Miss Markland looked up. “His girlfriend visited him once. At least, I suppose she was his girlfriend or why should she have come? It was about three days after he started work.”

“What was she like?”

“Beautiful. Very fair, with a face like a Botticelli angel—smooth, oval, unintelligent. She was foreign, French, I think. She was also rich.”

“How could you tell that, Miss Markland?” Cordelia was intrigued.

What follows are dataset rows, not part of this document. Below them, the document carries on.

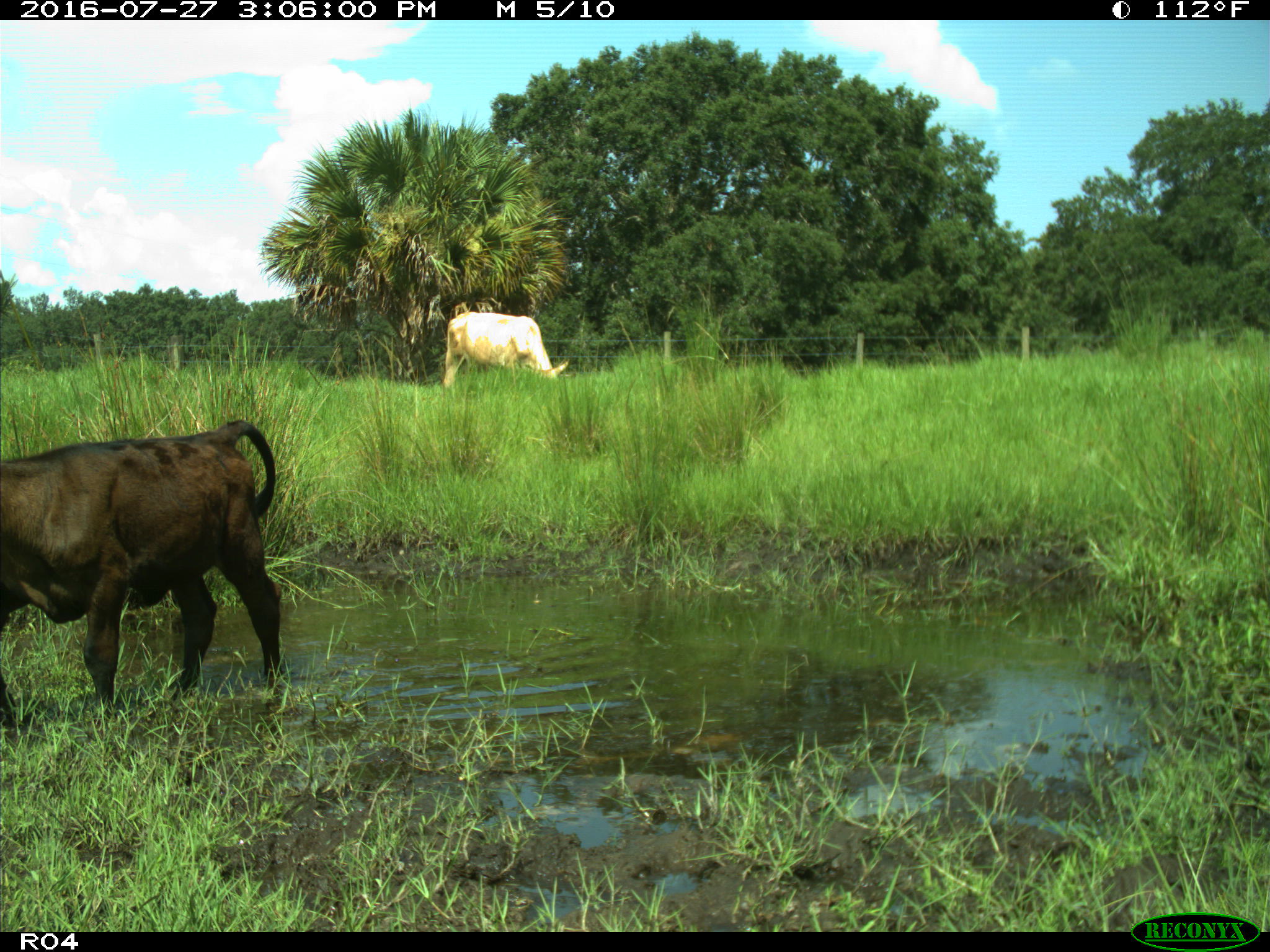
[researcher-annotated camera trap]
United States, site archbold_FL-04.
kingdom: Animalia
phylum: Chordata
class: Mammalia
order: Artiodactyla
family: Bovidae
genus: Bos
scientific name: Bos taurus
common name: domestic cow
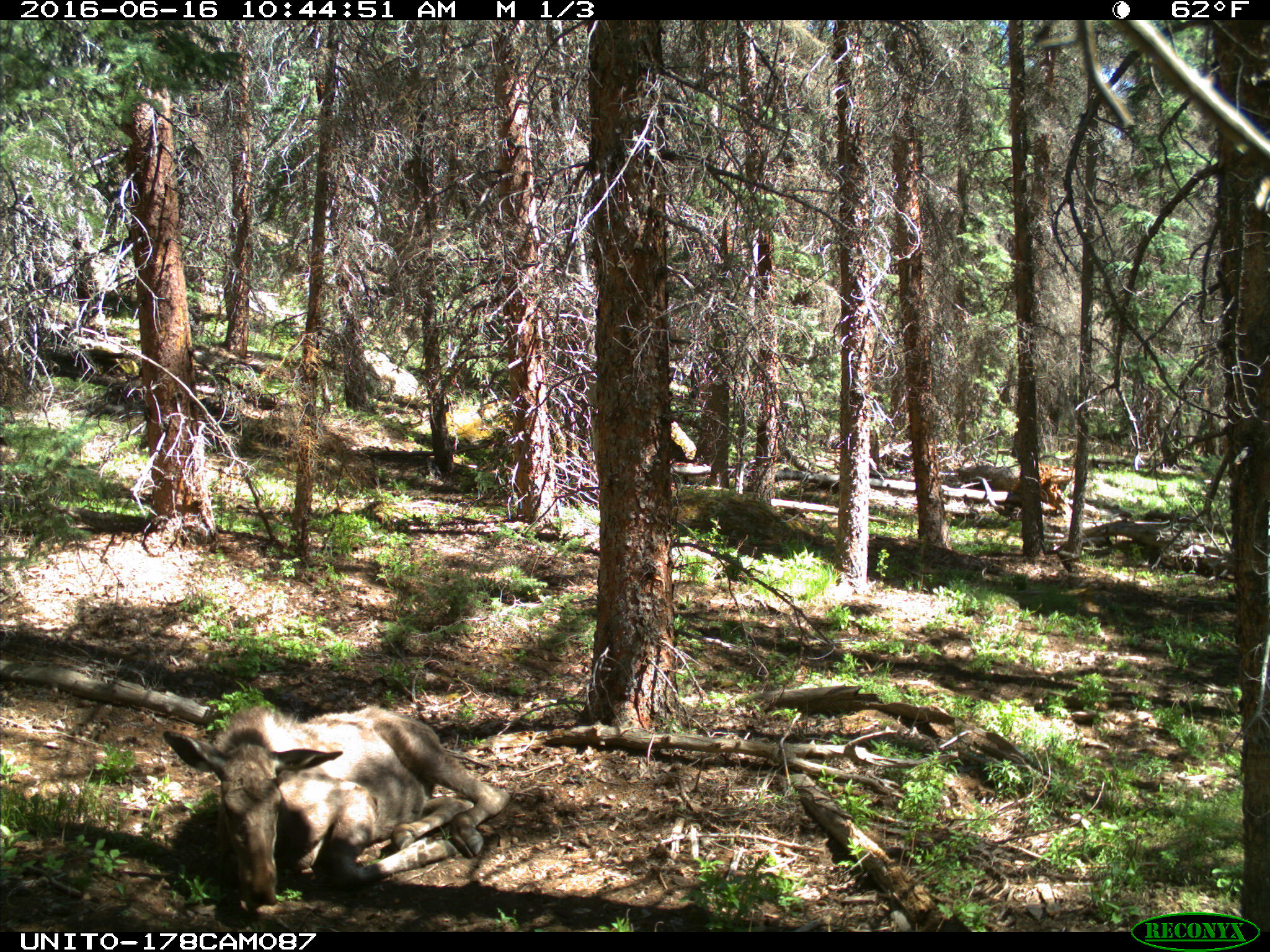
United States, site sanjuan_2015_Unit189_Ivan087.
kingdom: Animalia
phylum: Chordata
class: Mammalia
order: Artiodactyla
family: Cervidae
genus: Alces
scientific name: Alces alces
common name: moose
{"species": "Alces alces (moose)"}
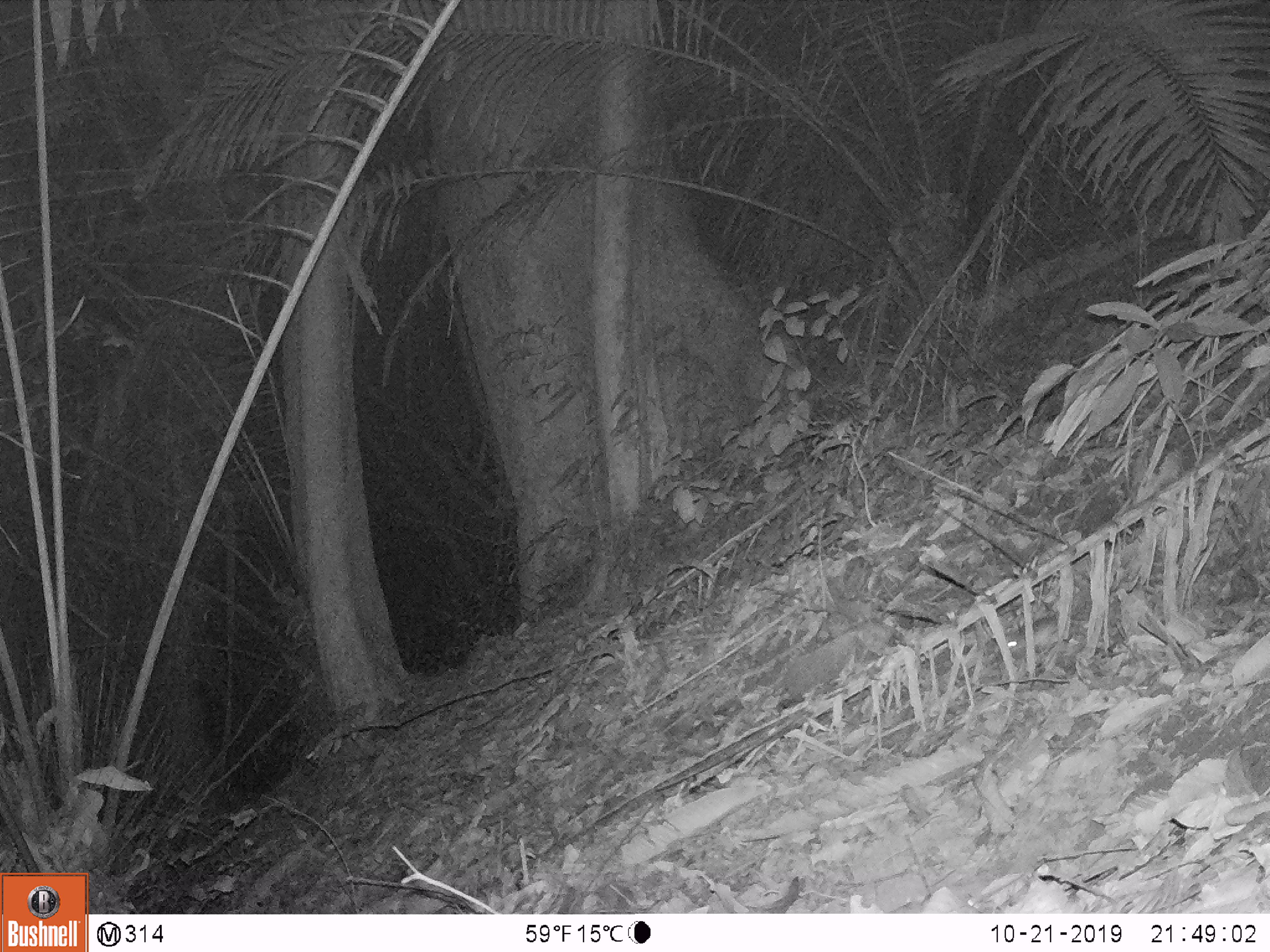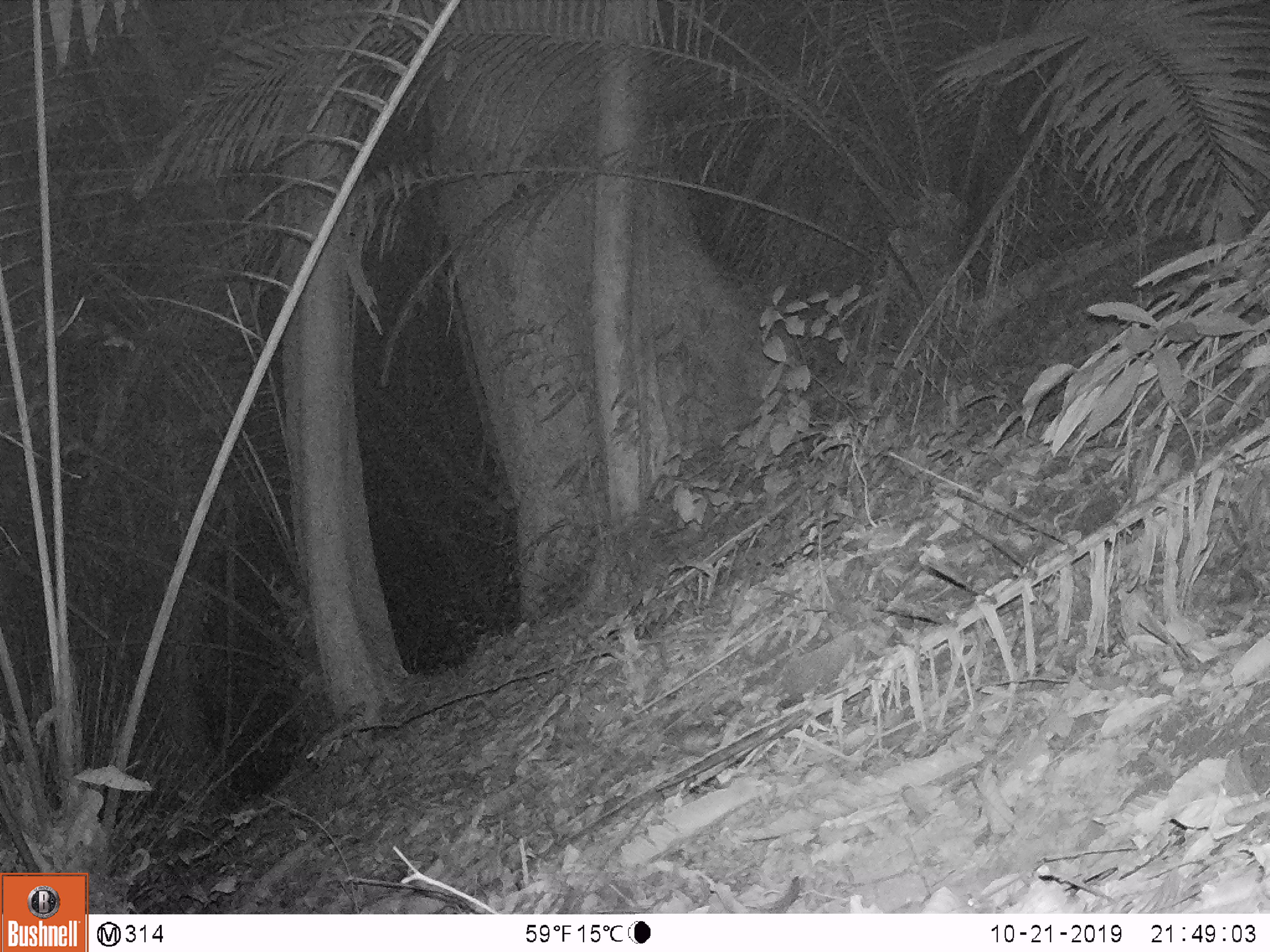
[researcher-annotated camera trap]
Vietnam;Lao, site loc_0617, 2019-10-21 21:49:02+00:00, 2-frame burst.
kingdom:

“Because she spoke with a foreign accent; because she arrived driving a white Renault which I took to be her own car; because her clothes, although odd and unsuitable for the country, weren’t cheap; because she walked up to the front door and announced that she wanted to see him with the confident arrogance that one associates with the rich.”

“And did he see her?”

“He was working in the orchard at the time, scything the grass. I took her down to him. He greeted her calmly and without embarrassment and took her to sit in the cottage until it was time for him to stop work. He seemed pleased enough to see her but not, I thought, either delighted or surprised. He didn’t introduce her. I left them together and returned to the house before he had the chance to. I didn’t see her again.”

Before Cordelia could speak she said suddenly: “You’re thinking of living here for a time, aren’t you?”

“Will they mind? I didn’t like to ask in case they said no.”

“They won’t know, and if they did, they wouldn’t care.”

“But do you mind?”

“No. I shan’t worry you and I don’t mind.” They were talking in whispers as if in church. Then Miss Markland got up and moved to the door. She turned.

“You’ve taken on this job for the money, of course. Why not? But if I were you I’d keep it that way. It’s unwise to become too personally involved with another human being. When that human being is dead, it can be dangerous as well as unwise.”

Miss Markland stumped off down the garden path and disappeared through the wicker gate. Cordelia was glad to see her go. She was fidgeting with impatience to examine the cottage. This was where it had happened; this was where her job really began.

What was it that the Super had said? “When you’re examining a building look at it as you would a country church. Walk round it first. Look at the whole scene inside and out; then make your deductions. Ask yourself what you saw, not what you expected to see or what you hoped to see, but what you saw.”

He must be a man then who liked country churches and that at least was a point in his favour; for this, surely, was genuine Dalgliesh dogma. Bernie’s reaction to churches, whether country or town, had been one of half-superstitious wariness. Cordelia decided to follow the advice.